The Biden administration’s evacuation efforts in Afghanistan have gained considerable momentum in recent days, now far exceeding the initial daily goals after a chaotic and disjointed start.
The White House said Tuesday morning that at least 12,700 people had been evacuated by 37 US military flights and 8,900 had been evacuated by coalition flights over the past 24 hours. The Pentagon added that there are “a little bit above 5,000” people at the airport in Kabul waiting to board flights, which are now leaving about every 45 minutes.
Additionally, two defense officials told CNN on Tuesday that the first US troops have started leaving the country as the evacuation effort enters its final week.
That’s an improvement on all fronts, but the US is still up against the clock. President Joe Biden will stick, for now, with the Aug. 31 deadline to withdraw US troops, according to a senior administration official.
For help understanding the situation on the ground, the What Matters newsletter turned to CNN Senior International Correspondent Sam Kiley, who is at Kabul’s Hamid Karzai International Airport while the evacuation efforts unfold.
Our conversation, conducted over the phone and lightly edited for flow, is below.
What Matters: You got into Afghanistan on Sunday. What was your impression when you first got on the ground?
SK: We arrived mid-afternoon on a Qatari flight and I was pleased and relieved to see quite large, well-ordered queues of people already being loaded onto aircraft from around the world.
So the kind of awful scenes that Clarissa (Ward) had witnessed on her way out in the very early stages of the evacuation were not being repeated by the time I got in. But there were very large numbers and there were also, of course, very large numbers of people pressed up against the walls outside, and indeed on that day — although we didn’t know it at the time, exactly — but on that day, seven people were killed in crushes against the walls. A lot of them close to the British military camp.
What Matters: The US evacuation effort has obviously ramped up in recent days. Are you seeing planes constantly coming in and out of the Kabul airport?
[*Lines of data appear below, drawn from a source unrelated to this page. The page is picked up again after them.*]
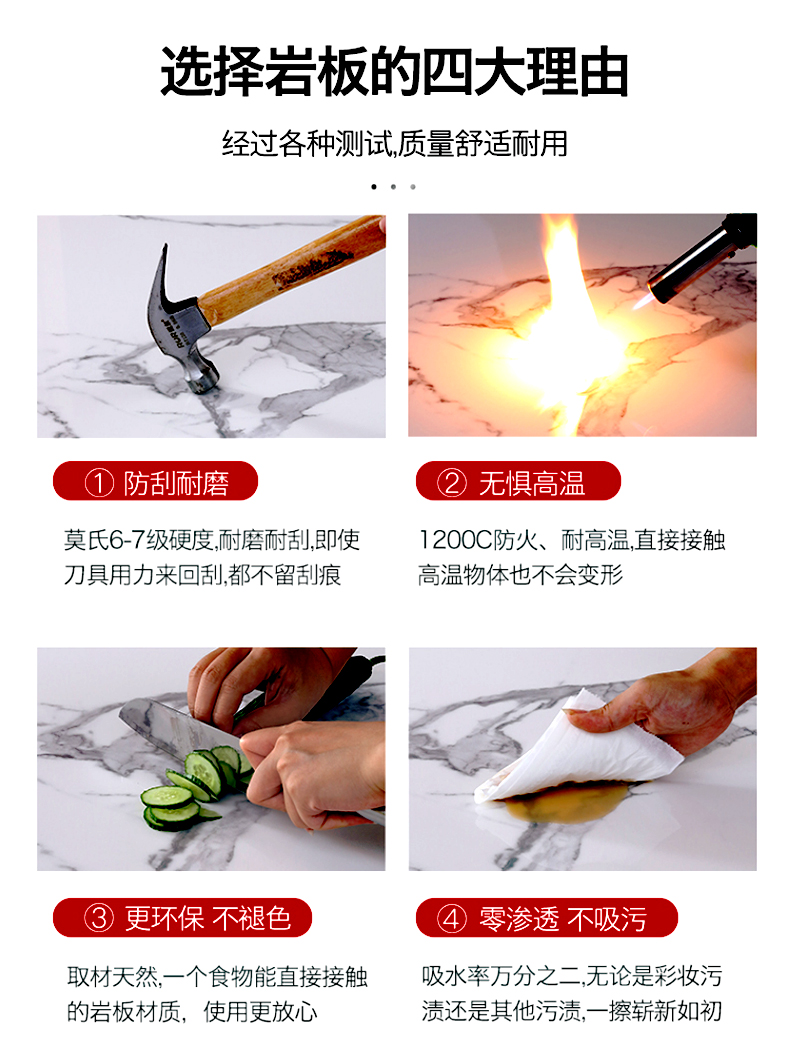 选择岩板的四大理由

经过各种测试,质量舒适耐用

① 防刮耐磨

莫氏6-7级硬度,耐磨耐刮,即使刀具用力来回刮,都不留刮痕

② 无惧高温

1200C防火、耐高温,直接接触高温物体也不会变形

③ 更环保 不褪色

取材天然,一个食物能直接接触的岩板材质，使用更放心

④ 零渗透 不吸污

吸水率万分之二,无论是彩妆污渍还是其他污渍,一擦崭新如初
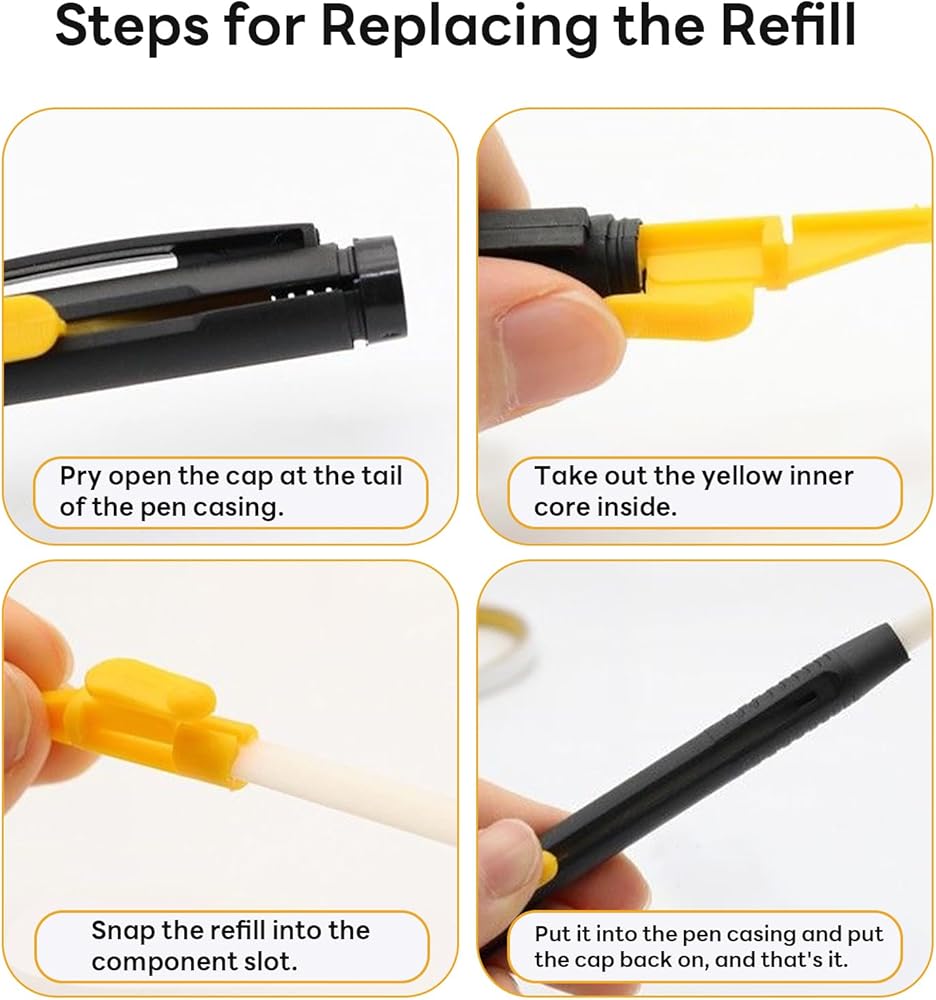 Steps for Replacing the Refill

Pry open the cap at the tail of the pen casing.

Take out the yellow inner core inside.

Snap the refill into the component slot.

Put it into the pen casing and put the cap back on, and that's it.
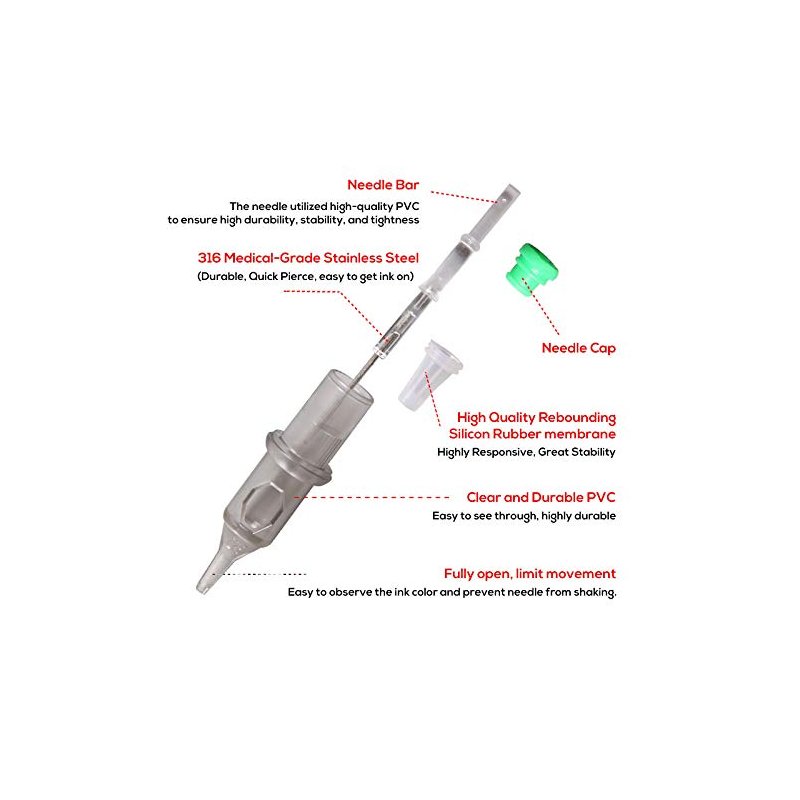 Needle Bar
The needle utilized high-quality PVC to ensure high durability, stability, and tightness

316 Medical-Grade Stainless Steel
(Durable, Quick Pierce, easy to get ink on)

Needle Cap

High Quality Rebounding Silicon Rubber membrane
Highly Responsive, Great Stability

Clear and Durable PVC
Easy to see through, highly durable

Fully open, limit movement
Easy to observe the ink color and prevent needle from shaking.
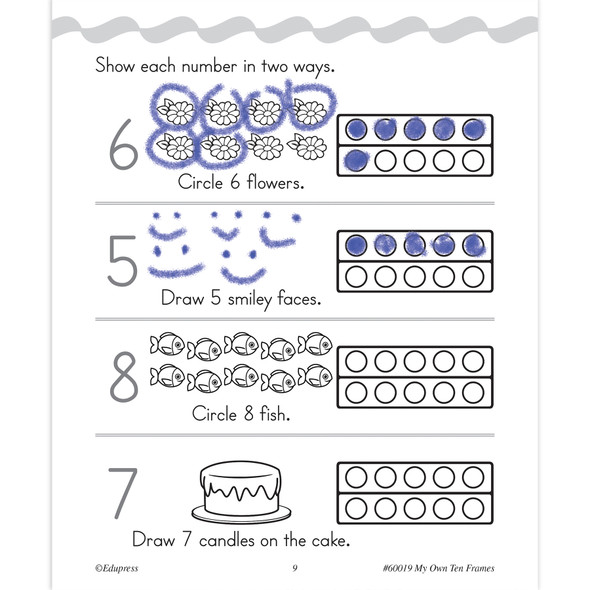 Show each number in two ways.

6

Circle 6 flowers.

5

Draw 5 smiley faces.

8

Circle 8 fish.

7

Draw 7 candles on the cake.

©Edupress 9 #60019 My Own Ten Frames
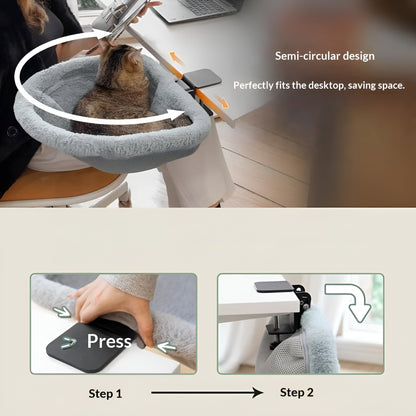 Semi-circular design

Perfectly fits the desktop, saving space.

Press

Step 1

Step 2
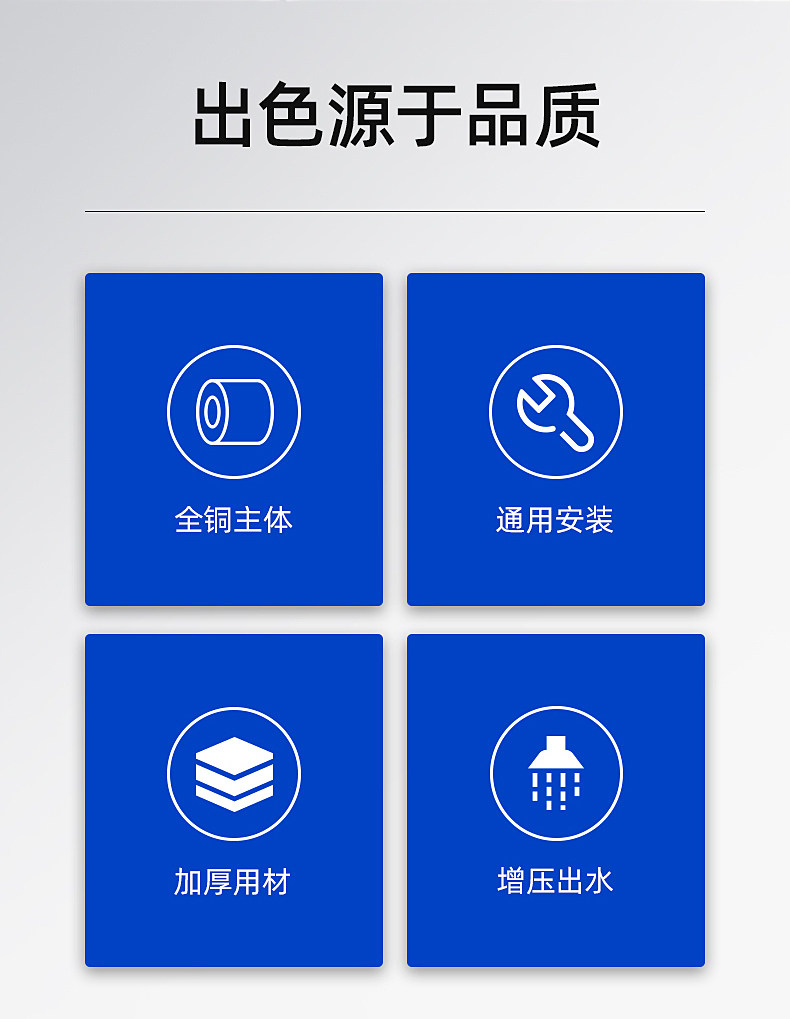 出色源于品质

全铜主体

通用安装

加厚用材

增压出水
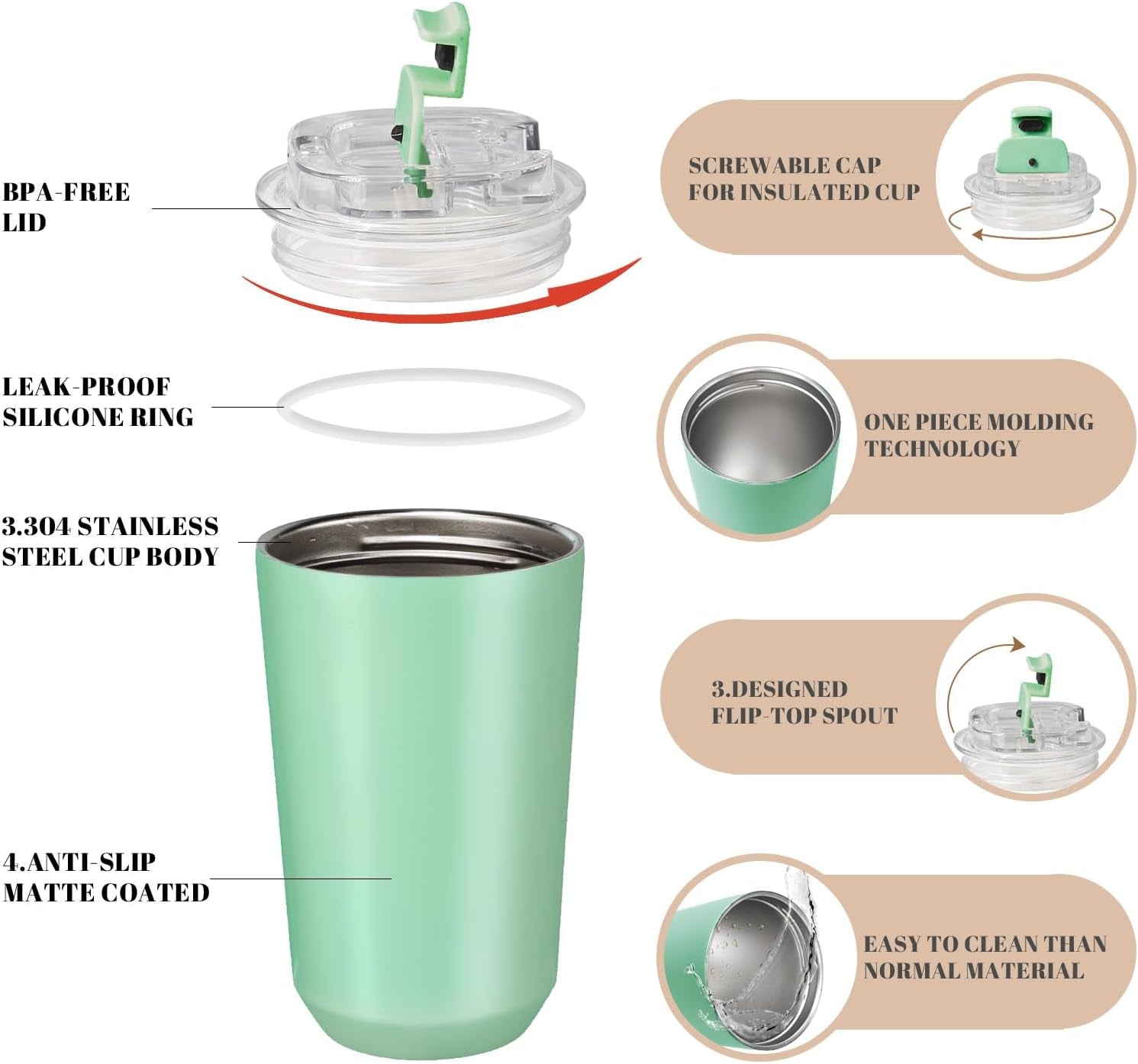 BPA-FREE LID

LEAK-PROOF SILICONE RING

3.304 STAINLESS STEEL CUP BODY

4.ANTI-SLIP MATTE COATED

SCREWABLE CAP FOR INSULATED CUP

ONE PIECE MOLDING TECHNOLOGY

3.DESIGNED FLIP-TOP SPOUT

EASY TO CLEAN THAN NORMAL MATERIAL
SK: Yeah. So there is a constant circulation of aircraft, mostly big cargo lifts, C-17s and these propeller planes or kind of NATO aircraft. There’s a small number of civilian aircraft. I’ve seen Kam Air, which is an Afghan airline that took several hundred people off. I watched that takeoff this afternoon. So there most certainly has been a very significant increase, and that’s borne out by the statistics, which show — according to the United States — that 21,000 were evacuated over a 24-hour period. That’s both US and coalition evacuees. Americans evacuated about 12,000 of them.
Today, by lunchtime the Americans had evacuated about 9,000. The numbers of people waiting to be evacuated, seem to be sitting between 4 and 5,000 as small numbers of people are now able to get in. But everything is much, much more slickly organized, and there’s no great surprise — people should get better at what they do. And nobody’s had any practice in this kind of an operation, so that it was chaotic to begin with and now is pretty slick is no great surprise.
It doesn’t solve many of the problems outside of the gate, but it does mean that you don’t get the massive bottlenecks that we saw at the beginning.